In the letter the officials take aim at the plans of Redwood City Saltworks, the joint venture of Minnesota-based Cargill and Arizona-based developer DMB Associates, to build up to 12,000 homes on the 1,436-acre site, declaring "the era of filling in San Francisco Bay is over.

"Nothing so breathtaking in size or misguided in scope has been proposed in half a century," the letter reads. It calls for the salt ponds to be restored to tidal marshes and urges the Redwood City City Council to "join us in actively opposing this project to develop on San Francisco Bay salt ponds."

The letter's signers include council members, county supervisors and state lawmakers from Marin to Santa Clara counties and Half Moon Bay to Oakland. Eight sit on the 27-member San Francisco Bay Conservation and Development Commission, which would need to issue a permit for the project, located between Seaport Boulevard and Marsh Road east of Highway 101.

Despite the pressure, at least two Redwood City council members said they intend to stick with the council's plan to prepare an environmental impact report to get as much information as possible before deciding the best use for the site. The city plans to hire an environmental consultant this summer.

"I understand their position. They're very passionate about the Bay. They don't want anything built, period," said Redwood City Mayor Jeff Ira. "My responsibility is to take the application and to process it just like any other application and to make an intelligent and scientific decision, which I need the EIR to be able to make the full analysis."

"I think it's our role as a city council to fulfill our obligation, to review the application, to go through the process," added Vice Mayor Alicia Aguirre.

But former Assemblywoman Lieber said the Saltworks proposal — which also includes constructing 1 million square feet of office space, 50 acres of sports fields and 436 acres of wetlands restoration — is "entirely inappropriate for the Bay Area."

Building on the salt flats "just doesn't make sense environmentally, economically," said Lieber, also a former Mountain View mayor. "It's just not the direction the Bay Area has been moving in."

The joint letter illustrates the regional attention commanded by the Saltworks proposal, which was first submitted to the city last May. "The point these elected officials wanted to make is this isn't just an issue for Redwood City," said David Lewis, executive director of Save the Bay.

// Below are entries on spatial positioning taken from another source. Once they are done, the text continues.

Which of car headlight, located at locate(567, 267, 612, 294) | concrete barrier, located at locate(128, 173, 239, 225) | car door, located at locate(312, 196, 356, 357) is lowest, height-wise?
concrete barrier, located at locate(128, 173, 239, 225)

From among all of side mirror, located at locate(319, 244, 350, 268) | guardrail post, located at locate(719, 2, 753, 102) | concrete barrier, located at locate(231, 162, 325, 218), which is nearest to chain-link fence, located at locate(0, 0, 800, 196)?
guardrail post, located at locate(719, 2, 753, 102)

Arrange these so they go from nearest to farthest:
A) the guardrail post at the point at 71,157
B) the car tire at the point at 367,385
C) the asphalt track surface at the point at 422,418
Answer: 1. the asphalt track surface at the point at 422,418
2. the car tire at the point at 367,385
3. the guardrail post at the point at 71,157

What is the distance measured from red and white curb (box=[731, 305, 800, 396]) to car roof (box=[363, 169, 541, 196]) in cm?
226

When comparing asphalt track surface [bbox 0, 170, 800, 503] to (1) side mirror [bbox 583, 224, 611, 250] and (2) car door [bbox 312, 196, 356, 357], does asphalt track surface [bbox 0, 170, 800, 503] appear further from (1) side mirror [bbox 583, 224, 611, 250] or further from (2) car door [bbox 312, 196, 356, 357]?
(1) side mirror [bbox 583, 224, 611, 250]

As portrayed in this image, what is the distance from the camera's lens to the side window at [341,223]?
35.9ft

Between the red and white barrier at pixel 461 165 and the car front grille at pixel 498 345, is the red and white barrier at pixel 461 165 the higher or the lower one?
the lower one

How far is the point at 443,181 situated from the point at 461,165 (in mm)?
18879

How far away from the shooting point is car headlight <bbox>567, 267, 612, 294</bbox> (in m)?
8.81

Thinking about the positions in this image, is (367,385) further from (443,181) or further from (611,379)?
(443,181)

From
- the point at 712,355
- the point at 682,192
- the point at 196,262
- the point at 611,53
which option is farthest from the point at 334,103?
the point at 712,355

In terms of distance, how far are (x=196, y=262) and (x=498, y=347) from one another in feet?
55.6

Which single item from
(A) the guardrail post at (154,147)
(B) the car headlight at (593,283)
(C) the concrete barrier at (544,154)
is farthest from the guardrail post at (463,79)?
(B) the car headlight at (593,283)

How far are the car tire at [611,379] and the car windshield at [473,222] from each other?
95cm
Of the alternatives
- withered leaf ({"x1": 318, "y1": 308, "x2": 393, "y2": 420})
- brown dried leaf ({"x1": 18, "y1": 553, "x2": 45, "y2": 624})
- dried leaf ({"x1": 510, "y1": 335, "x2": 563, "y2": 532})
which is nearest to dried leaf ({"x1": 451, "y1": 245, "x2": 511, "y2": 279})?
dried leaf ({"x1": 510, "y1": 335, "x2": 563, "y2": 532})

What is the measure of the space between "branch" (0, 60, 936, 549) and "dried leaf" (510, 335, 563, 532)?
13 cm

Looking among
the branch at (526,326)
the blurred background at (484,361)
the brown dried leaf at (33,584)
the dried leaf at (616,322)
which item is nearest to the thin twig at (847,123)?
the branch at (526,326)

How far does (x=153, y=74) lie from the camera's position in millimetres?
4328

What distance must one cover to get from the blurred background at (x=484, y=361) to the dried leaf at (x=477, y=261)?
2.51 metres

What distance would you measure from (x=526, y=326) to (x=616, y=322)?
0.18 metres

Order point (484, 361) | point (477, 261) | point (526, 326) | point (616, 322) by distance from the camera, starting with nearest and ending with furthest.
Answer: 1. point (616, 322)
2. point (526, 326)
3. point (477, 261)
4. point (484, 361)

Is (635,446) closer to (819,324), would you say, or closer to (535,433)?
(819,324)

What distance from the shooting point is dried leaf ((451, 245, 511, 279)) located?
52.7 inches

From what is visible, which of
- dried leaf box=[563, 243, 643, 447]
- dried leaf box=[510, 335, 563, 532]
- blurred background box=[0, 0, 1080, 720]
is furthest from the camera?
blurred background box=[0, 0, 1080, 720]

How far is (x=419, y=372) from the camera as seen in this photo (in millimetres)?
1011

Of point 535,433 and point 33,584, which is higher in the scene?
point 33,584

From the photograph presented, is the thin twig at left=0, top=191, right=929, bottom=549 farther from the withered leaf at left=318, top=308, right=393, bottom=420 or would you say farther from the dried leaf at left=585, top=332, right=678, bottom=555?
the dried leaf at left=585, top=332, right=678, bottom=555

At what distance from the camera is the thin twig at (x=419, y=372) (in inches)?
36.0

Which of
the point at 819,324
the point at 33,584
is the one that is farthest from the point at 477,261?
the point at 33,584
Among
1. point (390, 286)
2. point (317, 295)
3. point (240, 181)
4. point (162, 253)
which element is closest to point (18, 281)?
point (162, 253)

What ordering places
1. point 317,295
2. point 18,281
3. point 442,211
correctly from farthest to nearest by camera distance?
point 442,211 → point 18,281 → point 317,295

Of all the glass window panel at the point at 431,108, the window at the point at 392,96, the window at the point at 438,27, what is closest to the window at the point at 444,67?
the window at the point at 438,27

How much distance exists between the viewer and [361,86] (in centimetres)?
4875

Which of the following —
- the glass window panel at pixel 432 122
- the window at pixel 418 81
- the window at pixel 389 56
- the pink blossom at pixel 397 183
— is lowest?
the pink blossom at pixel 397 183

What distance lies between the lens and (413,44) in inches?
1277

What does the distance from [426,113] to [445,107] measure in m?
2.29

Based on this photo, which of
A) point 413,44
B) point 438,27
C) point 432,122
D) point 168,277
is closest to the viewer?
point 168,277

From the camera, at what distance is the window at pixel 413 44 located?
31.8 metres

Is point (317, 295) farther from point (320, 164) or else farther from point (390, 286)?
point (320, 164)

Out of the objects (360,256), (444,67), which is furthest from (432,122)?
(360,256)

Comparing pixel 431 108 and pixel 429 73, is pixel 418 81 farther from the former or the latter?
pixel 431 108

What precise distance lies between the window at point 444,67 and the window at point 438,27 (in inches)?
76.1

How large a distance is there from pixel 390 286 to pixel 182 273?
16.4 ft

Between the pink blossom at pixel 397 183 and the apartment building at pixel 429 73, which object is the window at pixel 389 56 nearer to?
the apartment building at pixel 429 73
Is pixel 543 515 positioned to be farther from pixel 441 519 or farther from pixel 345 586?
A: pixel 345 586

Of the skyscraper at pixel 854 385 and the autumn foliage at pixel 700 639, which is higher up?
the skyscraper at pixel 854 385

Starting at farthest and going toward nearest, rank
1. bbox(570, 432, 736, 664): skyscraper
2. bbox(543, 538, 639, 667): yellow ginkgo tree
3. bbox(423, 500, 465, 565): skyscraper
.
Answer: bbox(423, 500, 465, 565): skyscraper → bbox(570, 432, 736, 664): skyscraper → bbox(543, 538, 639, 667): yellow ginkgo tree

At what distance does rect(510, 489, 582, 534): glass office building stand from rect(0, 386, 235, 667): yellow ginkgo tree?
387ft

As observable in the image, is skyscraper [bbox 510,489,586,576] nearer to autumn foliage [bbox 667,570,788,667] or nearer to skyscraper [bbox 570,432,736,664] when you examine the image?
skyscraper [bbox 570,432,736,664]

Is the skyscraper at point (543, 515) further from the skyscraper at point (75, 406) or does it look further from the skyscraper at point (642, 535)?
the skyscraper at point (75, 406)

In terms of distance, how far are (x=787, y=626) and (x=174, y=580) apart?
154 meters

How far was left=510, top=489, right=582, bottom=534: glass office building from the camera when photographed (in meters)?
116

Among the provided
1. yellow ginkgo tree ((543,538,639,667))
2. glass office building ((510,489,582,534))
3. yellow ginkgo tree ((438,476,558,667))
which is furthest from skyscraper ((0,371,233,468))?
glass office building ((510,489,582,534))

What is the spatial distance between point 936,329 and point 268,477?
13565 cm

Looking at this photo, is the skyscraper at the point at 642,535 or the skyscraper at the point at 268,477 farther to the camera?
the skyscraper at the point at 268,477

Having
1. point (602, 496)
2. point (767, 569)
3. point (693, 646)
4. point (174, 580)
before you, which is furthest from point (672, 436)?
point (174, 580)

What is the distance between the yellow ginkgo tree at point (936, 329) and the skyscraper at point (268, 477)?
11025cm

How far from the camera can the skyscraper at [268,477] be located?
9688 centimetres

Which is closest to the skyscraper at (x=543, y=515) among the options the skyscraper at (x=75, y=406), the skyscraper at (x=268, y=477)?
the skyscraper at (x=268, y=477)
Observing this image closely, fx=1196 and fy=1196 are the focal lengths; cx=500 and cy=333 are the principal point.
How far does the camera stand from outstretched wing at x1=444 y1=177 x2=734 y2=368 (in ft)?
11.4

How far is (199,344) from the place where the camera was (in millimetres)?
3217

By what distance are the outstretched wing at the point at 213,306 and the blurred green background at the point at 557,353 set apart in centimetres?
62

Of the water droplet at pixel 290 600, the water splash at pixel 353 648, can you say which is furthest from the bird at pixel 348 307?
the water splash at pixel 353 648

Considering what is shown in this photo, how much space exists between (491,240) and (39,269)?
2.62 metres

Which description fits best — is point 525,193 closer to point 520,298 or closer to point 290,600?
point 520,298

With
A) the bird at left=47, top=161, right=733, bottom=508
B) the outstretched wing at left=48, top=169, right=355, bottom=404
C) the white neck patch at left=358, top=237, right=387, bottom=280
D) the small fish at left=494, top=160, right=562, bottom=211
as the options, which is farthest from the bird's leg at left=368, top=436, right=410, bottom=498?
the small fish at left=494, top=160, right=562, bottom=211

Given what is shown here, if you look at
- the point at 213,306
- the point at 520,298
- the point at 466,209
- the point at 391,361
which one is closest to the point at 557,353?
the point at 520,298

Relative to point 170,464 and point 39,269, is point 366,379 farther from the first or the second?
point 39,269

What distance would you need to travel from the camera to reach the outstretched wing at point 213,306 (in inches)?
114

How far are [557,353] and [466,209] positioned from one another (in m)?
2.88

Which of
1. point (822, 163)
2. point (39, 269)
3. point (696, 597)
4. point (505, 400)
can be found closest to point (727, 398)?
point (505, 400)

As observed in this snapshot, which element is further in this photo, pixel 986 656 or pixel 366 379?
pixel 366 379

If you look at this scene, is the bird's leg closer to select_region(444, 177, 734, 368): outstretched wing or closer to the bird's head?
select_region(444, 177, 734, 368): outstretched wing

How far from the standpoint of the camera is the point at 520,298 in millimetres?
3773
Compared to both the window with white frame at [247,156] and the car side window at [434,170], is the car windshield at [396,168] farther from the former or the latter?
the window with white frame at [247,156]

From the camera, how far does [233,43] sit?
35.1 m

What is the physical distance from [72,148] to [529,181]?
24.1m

DMB spokesman Pete Hillan said the company was "disappointed" by the letter, adding that none of the signers have visited the site or contacted the developer.

"We wish they would be better informed and they wouldn't seek to circumvent an open and transparent process," Hillan said.

DMB also announced Thursday its development plans have been endorsed by several business-oriented Peninsula groups, including the San Mateo County Economic Development Association, the Redwood City Chamber of Commerce, the Peninsula Coalition and the Silicon Valley Leadership Group.

DMB Vice President John Bruno said in a statement that the endorsements are "powerful evidence that we are taking the right approach to solving one of the region's most pressing economic issues."

Barbara Valley, 64, a longtime resident of Redwood City who watched the press conference, said she supports the city's decision to continue studying the application.

"I think the process should continue," Valley said. "We need more information. I haven't decided yet."

But Menlo Park Council Member Fergusson said the officials wanted "to send a strong signal to Cargill today that developing these wetlands is not acceptable." Menlo Park passed an resolution earlier this month opposing the Cargill project.

Save the Bay says the Saltworks project would be 17 times larger than any Bay fill development approved since the 1960s, when state and federal agencies began regulating shoreline development. DMB contends the 1,436 acres are an industrial site, not part of the Bay, Hillan said.

Lieber said she plans to continue fighting the Saltworks plan and any actions the council takes to keep moving it forward.

"Everyone I've talked to is really incredulous when they find out how far this proposal has gotten," Lieber said.